Les arts et les sciences y fleurirent bientôt, quoiqu'on ne puisse admettre pour ces dernières, qui ne furent
pas d'abord un privilège de la caste sacerdotale, toutes les merveilles que les Grecs en ont rapportées, soit
quant à leur degré de perfectionnement, soit quant à leur nombre: il paraît que la physique et les
mathématiques furent plus particulièrement étudiées, et avec le plus de succès; peut-être aussi la
médecine, q.v. Les ruines de ses temples, les obélisques, les canaux, les impérissables pyramides,
sépulcres de tant de rois, et en général tous les produits artistiques qui nous ont été conservés de ce
peuple, témoignent que le zèle et la persévérance jouèrent un plus grand rôle dans ses arts que le goût. Le
fameux zodiaque du temple de Dendérah, transporté en France en 1821, et déjà signalé en 1806 par le
ridicule mémoire de Du-puis, ne ferait pas, s'il était authentique, l'éloge de l'astronomie égyptienne. Il
représente l'état du ciel à une époque où le point équinoxial coïncidait avec le signe de la Vierge, et qui
remonte à 15 ou 16 mille ans. S'il avait été fait de visu, d'après nature, l'astronomie égyptienne serait plus
vieille que le globe. On a reconnu depuis qu'il était de fabrique romaine, fait sous Néron ou sous
Domitien; selon d'autres, il remonterait au temps des Ptolémées.

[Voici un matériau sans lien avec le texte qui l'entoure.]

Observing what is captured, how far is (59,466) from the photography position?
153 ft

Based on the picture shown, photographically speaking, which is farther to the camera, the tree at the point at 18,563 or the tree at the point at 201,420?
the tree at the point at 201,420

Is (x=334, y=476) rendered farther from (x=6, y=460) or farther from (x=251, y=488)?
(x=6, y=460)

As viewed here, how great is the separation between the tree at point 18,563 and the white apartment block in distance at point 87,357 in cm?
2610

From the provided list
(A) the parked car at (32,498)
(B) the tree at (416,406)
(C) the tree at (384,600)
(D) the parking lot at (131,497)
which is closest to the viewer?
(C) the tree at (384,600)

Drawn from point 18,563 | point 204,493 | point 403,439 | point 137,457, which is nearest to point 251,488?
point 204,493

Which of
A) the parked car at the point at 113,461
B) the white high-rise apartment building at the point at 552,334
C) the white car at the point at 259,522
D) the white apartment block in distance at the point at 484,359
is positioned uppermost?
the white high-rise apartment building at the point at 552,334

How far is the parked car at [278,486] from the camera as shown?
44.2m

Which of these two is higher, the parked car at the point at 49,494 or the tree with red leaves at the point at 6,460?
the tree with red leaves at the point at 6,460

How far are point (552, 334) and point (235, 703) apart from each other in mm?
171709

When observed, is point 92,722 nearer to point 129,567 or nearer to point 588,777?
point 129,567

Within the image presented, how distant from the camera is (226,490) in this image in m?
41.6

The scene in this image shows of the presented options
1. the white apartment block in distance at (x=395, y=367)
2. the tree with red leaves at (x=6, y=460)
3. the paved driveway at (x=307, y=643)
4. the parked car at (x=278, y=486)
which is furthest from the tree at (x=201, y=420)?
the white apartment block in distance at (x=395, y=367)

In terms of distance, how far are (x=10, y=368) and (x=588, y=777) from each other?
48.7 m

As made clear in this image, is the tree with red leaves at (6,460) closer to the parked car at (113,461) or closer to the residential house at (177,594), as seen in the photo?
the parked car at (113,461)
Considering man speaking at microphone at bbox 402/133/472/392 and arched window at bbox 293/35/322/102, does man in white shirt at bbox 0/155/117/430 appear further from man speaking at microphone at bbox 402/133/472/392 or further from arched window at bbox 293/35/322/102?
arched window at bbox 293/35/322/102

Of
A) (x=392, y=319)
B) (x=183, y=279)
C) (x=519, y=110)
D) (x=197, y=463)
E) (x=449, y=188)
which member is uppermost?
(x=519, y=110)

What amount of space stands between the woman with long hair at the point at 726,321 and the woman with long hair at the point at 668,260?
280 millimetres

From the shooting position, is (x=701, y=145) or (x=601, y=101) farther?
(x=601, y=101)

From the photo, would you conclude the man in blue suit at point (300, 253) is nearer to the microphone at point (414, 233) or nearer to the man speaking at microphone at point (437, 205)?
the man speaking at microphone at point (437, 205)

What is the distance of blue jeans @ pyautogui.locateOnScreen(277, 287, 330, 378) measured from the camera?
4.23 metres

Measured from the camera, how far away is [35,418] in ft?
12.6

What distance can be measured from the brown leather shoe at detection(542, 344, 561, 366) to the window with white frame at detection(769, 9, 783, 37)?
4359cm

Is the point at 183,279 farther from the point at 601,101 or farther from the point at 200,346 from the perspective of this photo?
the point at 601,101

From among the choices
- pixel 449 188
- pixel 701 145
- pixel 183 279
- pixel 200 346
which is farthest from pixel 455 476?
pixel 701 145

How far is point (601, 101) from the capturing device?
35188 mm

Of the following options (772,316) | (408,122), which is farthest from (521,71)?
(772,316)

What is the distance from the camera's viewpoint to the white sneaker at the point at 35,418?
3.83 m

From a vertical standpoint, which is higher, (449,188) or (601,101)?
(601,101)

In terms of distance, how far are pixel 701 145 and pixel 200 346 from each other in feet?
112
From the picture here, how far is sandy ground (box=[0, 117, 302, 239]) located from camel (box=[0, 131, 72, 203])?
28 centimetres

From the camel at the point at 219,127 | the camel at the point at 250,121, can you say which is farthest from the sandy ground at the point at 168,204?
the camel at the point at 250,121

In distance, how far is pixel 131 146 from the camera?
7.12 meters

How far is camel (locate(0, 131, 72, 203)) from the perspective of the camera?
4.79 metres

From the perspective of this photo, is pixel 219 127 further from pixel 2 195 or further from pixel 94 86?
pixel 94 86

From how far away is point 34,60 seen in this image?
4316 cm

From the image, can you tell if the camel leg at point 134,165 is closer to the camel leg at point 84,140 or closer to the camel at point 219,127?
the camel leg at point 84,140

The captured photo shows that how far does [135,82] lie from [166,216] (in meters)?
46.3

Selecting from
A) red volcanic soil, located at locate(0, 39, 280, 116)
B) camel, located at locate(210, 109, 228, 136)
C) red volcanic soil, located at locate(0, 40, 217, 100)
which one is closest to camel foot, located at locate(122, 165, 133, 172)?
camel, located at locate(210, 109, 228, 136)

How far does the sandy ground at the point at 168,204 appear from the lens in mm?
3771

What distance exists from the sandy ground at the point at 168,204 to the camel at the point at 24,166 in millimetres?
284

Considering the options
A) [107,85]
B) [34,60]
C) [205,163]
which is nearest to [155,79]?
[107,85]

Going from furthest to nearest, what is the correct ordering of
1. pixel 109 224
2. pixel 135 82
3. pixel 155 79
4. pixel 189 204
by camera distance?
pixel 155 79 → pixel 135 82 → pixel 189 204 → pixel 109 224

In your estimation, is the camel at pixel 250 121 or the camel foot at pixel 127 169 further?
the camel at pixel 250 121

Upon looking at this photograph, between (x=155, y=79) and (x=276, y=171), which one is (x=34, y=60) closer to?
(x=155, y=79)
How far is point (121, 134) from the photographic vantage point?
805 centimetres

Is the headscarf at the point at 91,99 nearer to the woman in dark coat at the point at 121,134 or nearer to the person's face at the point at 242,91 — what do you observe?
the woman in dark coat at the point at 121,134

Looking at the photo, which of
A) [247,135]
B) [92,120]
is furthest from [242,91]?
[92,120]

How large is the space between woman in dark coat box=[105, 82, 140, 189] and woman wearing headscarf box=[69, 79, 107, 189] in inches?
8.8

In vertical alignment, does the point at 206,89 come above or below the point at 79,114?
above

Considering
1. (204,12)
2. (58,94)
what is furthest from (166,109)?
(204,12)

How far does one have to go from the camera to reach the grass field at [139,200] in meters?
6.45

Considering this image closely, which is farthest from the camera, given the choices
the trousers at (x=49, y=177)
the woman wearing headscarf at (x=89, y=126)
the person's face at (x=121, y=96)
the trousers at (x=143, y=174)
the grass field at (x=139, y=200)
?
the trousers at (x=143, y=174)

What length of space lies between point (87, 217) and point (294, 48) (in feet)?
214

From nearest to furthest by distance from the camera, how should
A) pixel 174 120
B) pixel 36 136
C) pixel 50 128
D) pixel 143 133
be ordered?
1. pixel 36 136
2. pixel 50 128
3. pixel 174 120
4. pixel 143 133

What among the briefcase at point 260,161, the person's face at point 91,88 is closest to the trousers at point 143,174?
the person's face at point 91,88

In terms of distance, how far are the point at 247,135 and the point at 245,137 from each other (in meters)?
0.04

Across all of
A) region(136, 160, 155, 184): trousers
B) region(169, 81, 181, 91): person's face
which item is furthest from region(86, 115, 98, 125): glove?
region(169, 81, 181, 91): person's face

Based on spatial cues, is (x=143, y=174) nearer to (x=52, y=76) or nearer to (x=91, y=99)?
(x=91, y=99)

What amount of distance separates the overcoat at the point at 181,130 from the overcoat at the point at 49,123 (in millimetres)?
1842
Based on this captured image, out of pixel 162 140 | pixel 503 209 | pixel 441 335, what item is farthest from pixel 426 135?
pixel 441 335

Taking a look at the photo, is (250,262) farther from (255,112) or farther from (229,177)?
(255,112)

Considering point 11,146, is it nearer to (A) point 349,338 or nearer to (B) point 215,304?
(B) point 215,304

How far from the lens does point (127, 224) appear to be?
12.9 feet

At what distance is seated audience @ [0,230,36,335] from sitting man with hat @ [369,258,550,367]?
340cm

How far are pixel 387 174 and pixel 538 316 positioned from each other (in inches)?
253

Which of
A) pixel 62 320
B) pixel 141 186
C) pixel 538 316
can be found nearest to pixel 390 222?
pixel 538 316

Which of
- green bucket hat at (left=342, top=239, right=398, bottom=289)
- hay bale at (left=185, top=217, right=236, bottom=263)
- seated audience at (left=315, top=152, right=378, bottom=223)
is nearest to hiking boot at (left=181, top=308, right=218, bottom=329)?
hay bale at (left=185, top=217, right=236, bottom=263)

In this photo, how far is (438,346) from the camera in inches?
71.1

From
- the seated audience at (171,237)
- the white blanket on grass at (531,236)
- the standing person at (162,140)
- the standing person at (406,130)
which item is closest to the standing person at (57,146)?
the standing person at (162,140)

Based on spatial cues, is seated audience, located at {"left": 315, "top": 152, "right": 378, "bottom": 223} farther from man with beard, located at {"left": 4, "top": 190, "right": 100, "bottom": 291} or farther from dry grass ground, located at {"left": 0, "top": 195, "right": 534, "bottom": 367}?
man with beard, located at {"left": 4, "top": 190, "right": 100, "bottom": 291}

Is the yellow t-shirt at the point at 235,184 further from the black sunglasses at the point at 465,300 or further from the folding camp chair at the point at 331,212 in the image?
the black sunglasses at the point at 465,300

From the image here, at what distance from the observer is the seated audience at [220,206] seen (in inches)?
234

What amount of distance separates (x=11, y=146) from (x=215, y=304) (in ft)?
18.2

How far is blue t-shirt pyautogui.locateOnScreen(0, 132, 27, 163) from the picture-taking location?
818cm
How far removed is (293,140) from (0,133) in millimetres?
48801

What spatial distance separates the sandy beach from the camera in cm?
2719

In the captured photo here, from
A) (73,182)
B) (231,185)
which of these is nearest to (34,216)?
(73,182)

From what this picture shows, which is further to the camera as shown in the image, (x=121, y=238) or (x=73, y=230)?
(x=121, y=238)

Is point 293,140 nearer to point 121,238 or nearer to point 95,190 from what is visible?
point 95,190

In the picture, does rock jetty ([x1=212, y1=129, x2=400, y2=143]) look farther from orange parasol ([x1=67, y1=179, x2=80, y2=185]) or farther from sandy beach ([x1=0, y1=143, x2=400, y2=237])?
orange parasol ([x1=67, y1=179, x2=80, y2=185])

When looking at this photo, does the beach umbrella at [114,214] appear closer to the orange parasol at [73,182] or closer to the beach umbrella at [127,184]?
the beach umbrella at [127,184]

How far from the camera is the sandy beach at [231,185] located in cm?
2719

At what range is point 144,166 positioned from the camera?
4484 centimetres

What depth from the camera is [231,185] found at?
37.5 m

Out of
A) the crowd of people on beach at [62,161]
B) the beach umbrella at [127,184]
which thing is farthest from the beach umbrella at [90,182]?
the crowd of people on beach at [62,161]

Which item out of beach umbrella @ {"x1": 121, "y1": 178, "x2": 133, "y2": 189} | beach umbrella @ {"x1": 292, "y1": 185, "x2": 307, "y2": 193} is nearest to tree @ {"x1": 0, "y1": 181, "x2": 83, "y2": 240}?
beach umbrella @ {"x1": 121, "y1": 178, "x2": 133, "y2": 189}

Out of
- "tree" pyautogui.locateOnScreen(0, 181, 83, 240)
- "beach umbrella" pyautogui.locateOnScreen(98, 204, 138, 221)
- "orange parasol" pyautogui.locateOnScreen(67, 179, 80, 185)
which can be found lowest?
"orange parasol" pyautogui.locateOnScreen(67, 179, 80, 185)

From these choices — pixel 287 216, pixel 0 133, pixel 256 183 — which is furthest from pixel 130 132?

La caste des prêtres tirait, à ce qu'on croit, son origine de quelque tribu plus civilisée venue des contrées
méridionales, peut-être aux beaux jours des Pharaons; elle se divisait elle-même en plusieurs classes,
auxquelles appartenaient les sages et les magiciens nommés dans l'Écriture, Genèse 41:8; Exode 7:11; 8:18;
9:11. Les autres castes indiquées par Hérodote (plus subdivisées que dans Diodore et Strabon), sont celles
des soldats, des bergers, des gardeurs de pourceaux, des merciers, des interprètes et des bateliers (sur le
Nil). C'est de la caste des guerriers, placée sous la dépendance des prêtres, que sortaient ordinairement
les rois dans les changements de dynastie. Les prêtres et les guerriers seuls pouvaient être propriétaires
du sol. Le métier des pères passait aux enfants, sans que personne pût changer de profession; l'artiste ne
pouvait cultiver qu'une spécialité, le médecin qu'une branche de son article. La classe des artisans était
fort nombreuse; outre la culture du sol, elle s'occupait encore de broderies, de tissage, de diverses
fabrications, et faisait un commerce étendu que les eaux faciles du fleuve contribuaient beaucoup à
favoriser, Proverbes 7:16; Ésaïe 19:9; Ézéchiel 27:7. C'est surtout avec les Indes que l'Égypte faisait de
nombreux échanges: ses vaisseaux allaient par les mers de l'Arabie et de la Perse chercher les épices,
l'ivoire et les soies de ces régions lointaines. Ils s'avançaient jusqu'à la Taprobane, la Ceylan des
modernes. Sur cette côte, les Chinois et les nations situées au-delà du cap Comorin apportaient les
marchandises à l'époque du retour périodique des flottes égyptiennes, et recevaient en échange l'or de
l'Occident.
Quant à la religion, Exode 12:12, c'était une espèce de culte symbolique de la nature, qui n'était pas le
même non plus dans toutes les parties du pays; l'astrolâtrie dominait; Osiris, Ammon, Isis, et d'autres
divinités du ciel étaient adorées; à côté d'elles on trouvait des veaux, des bœufs, des crocodiles, d'autres
animaux encore que la zoolâtrie avait divinisés comme représentants des forces de la nature. Des temples
grandioses et magnifiques leur étaient élevés dans les principales villes, Jérémie 43:12; Ézéchiel 30:13;
Thèbes renfermait un oracle célèbre du dieu des sables, Jupiter Ammon, Jérémie 46:25; cf. Ésaïe 19:1.
La langue égyptienne n'avait pas de point de contact avec les langues sémitiques; elle s'est peu à peu
ramifiée et fondue dans trois dialectes coptes, et maintenant elle est entièrement perdue, depuis près de
deux siècles. Les noms propres de l'Égypte, et quelques noms communs, nous sont conservés par la Bible
dans leur langue originale, le Nil, Yeôr, Pharaon, etc. Le copte actuel est un mélange du grec avec l'ancien
égyptien. La classe des lettrés comptait deux espèces d'écritures, l'une commune, pour le peuple et pour
le commerce de la vie; l'autre hiéroglyphique, sainte, indéchiffrable, dont M. Champollion a le premier
retrouvé la clef depuis longtemps perdue;
— Voir: Quatremère, Recherches sur la langue et la littérature de l'Égypte, Paris 1808.